● Source extract
"""

For all the breathless talk of artificial intelligence replacing researchers, a sobering new assessment published by Nature on April 13 delivers a blunt verdict: human scientists still trounce the best AI agents when it comes to the complex, messy work of real scientific discovery. The finding, drawn from the 2026 Stanford AI Index Report and corroborated by multiple independent benchmarks, arrives at a moment when labs and universities are racing to deploy autonomous AI agents across every stage of the research pipeline.
The Nature analysis, a state-of-the-industry report synthesizing data from Stanford's Human-Centered AI Institute and peer-reviewed evaluations, found that on the most demanding scientific benchmarks, the best AI agents perform only about half as well as experts with PhDs. That gap persists even as frontier models have conquered narrower academic tests -- passing PhD-level multiple-choice exams and earning gold medals at the International Mathematical Olympiad.
The Numbers Tell the Story
The disconnect between exam performance and practical scientific ability is stark. On DiscoveryWorld, a benchmark developed by Peter Jansen at the Allen Institute for AI (Ai2) that requires agents to form hypotheses, design experiments, execute them, and analyze results, the best AI systems complete only around 20% of tasks at higher difficulty levels. Average human scientists with advanced degrees solve roughly 70% of those same challenges -- a 50-percentage-point chasm.
On MLE-bench, which challenges AI systems with 75 real-world data science competitions drawn from Kaggle, the best-performing setup -- OpenAI's o1-preview with AIDE scaffolding -- achieved at least the level of a Kaggle bronze medal in just 16.9% of competitions. Meanwhile, on the OSWorld benchmark for autonomous computer tasks, AI agents jumped from 12% to approximately 66% task success over the past year, yet still fail roughly one in three attempts on structured tasks that humans handle routinely.
Even on Humanity's Last Exam, a collection of the hardest expert-level questions across disciplines, the best AI models top out around 35% accuracy while human domain experts average approximately 90% -- exposing a gap of more than 50 points.
The Jagged Frontier
Researchers describe the problem as a "jagged frontier" of AI capability. Models that can solve extraordinarily complex mathematics problems fail at surprisingly simple tasks. The top AI model reads analog clocks correctly only 50.1% of the time. This unpredictability is precisely what makes autonomous deployment in science risky.

"""

Dataset entries:
"""

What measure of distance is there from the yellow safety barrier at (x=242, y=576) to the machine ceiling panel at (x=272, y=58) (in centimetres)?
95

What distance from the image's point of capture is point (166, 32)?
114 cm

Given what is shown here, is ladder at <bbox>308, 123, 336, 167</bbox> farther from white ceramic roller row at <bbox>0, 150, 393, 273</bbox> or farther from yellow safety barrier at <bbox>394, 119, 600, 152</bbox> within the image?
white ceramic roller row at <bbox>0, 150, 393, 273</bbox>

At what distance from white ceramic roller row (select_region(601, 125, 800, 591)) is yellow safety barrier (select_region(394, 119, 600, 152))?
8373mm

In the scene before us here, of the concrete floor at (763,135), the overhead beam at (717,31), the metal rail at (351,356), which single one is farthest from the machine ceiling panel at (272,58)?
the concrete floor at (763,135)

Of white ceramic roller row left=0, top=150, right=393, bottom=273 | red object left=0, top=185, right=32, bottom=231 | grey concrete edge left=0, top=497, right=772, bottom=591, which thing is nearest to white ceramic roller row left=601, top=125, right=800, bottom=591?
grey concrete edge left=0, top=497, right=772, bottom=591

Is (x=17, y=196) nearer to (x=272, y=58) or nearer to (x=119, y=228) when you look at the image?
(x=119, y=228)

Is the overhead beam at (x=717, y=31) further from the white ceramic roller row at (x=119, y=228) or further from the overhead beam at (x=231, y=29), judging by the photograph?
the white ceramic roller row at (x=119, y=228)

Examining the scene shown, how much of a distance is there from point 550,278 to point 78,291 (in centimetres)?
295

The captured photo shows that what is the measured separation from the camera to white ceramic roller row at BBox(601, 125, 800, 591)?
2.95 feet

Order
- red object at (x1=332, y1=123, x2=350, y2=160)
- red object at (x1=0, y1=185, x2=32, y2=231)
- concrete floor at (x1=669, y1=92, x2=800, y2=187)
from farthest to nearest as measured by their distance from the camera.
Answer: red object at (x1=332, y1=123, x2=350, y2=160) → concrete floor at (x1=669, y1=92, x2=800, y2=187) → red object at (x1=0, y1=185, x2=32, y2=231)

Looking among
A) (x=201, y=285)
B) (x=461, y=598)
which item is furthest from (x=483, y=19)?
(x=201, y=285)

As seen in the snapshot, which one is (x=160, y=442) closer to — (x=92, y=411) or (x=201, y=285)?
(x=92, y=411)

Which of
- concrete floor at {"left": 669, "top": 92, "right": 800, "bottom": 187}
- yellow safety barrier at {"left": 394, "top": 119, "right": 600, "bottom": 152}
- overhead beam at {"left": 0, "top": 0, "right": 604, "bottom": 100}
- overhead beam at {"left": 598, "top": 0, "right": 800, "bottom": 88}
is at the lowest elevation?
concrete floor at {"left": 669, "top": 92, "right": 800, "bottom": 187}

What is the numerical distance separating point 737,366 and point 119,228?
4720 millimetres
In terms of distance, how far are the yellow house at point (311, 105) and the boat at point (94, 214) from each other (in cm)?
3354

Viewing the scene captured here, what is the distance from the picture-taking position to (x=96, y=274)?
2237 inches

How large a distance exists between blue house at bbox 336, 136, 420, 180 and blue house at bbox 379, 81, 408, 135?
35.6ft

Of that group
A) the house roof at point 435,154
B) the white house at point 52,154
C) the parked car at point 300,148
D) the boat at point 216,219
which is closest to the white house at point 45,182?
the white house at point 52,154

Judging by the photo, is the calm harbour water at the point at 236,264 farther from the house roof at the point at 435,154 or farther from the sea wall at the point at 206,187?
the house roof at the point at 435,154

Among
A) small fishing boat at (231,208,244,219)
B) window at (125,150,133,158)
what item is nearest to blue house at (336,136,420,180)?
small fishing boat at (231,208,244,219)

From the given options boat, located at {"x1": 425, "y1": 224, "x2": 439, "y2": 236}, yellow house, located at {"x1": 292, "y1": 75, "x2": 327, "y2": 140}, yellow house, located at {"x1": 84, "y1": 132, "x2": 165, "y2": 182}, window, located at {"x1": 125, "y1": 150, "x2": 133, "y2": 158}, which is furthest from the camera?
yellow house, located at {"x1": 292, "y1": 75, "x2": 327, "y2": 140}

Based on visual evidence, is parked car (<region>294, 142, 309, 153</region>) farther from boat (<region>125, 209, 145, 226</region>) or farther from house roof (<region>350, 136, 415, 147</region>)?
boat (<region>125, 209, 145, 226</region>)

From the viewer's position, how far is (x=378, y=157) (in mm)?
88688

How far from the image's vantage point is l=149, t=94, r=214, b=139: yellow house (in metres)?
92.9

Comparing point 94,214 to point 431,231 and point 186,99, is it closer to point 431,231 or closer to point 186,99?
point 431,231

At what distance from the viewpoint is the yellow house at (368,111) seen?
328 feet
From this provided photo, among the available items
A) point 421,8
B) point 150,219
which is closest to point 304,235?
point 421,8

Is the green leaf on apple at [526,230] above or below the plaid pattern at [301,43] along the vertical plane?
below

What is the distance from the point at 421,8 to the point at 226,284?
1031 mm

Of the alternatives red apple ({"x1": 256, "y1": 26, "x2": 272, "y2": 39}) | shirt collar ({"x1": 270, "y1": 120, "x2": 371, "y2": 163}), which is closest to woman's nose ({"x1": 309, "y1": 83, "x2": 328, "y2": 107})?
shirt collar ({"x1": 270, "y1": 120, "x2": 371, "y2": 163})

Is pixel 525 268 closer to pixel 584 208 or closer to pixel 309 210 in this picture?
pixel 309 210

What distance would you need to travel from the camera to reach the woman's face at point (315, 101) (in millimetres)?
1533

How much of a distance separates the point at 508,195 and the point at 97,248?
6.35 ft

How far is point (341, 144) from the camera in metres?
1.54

"""

Continue the article about AI agents falling short of human scientists, starting after its last sentence.

"We generally lack measures of how well a system, or agent, needs to function in a particular setting," said Ray Perrault, co-director of the Stanford AI Index steering committee, cautioning that strong benchmark scores may not translate to real-world research effectiveness.
Peter Jansen of Ai2, whose DiscoveryWorld benchmark has been cited nearly 80 times since its 2024 release, put the gap in sharper terms. His research shows that AI agents possess impressive "book smarts" -- they can ace standardized science exams -- but lack the "street smarts" required for genuine scientific inquiry. Agents that received A grades on ARC science exams initially failed over 90% of practical ScienceWorld tasks when those benchmarks launched in 2022, though frontier models have since climbed into the low 80s on that earlier test.
Adoption Outpaces Capability
Despite these limitations, researchers have enthusiastically embraced AI tools. The number of publications in the natural sciences mentioning AI grew almost 30-fold from 2010 to 2025, and AI-related computer science publications more than doubled over the past decade, from 102,000 to 258,000. Many scientists now rely on AI agents to autonomously carry out scientific workflows, even as the Nature report expresses skepticism about the agents' actual performance on complex tasks.
The Stanford report also documents a telling pattern in clinical AI research: of more than 500 reviewed clinical AI studies, nearly half relied on exam-style questions rather than real patient data, with only 5% using authentic clinical information. The finding suggests that the gap between AI performance on curated tests and messy real-world problems extends well beyond the laboratory bench.
What Comes Next
The picture is not entirely discouraging for AI proponents. Human-AI collaboration consistently outperforms either humans or AI working alone, according to the AgentDS technical report. The most successful approaches combine human strategic reasoning -- diagnosing modeling failures, injecting domain knowledge, making judgment calls about generalization -- with AI-assisted implementation that accelerates coding, experimentation, and iteration.
Stanford computer scientist James Zou captured the nuance: "AI excels at spotting gaps, but judgment calls still need humans."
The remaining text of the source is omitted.